Would you repeat all the lines below, exactly as they stand?

*** Available records

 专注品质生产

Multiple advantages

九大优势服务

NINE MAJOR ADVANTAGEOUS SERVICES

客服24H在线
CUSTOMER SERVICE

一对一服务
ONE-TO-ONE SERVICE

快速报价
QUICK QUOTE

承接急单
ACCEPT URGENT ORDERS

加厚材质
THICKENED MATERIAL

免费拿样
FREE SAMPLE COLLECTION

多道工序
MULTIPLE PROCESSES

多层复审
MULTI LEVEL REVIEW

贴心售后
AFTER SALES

******

Response to this exercise ▸
 专注品质生产

Multiple advantages

九大优势服务

NINE MAJOR ADVANTAGEOUS SERVICES

客服24H在线
CUSTOMER SERVICE

一对一服务
ONE-TO-ONE SERVICE

快速报价
QUICK QUOTE

承接急单
ACCEPT URGENT ORDERS

加厚材质
THICKENED MATERIAL

免费拿样
FREE SAMPLE COLLECTION

多道工序
MULTIPLE PROCESSES

多层复审
MULTI LEVEL REVIEW

贴心售后
AFTER SALES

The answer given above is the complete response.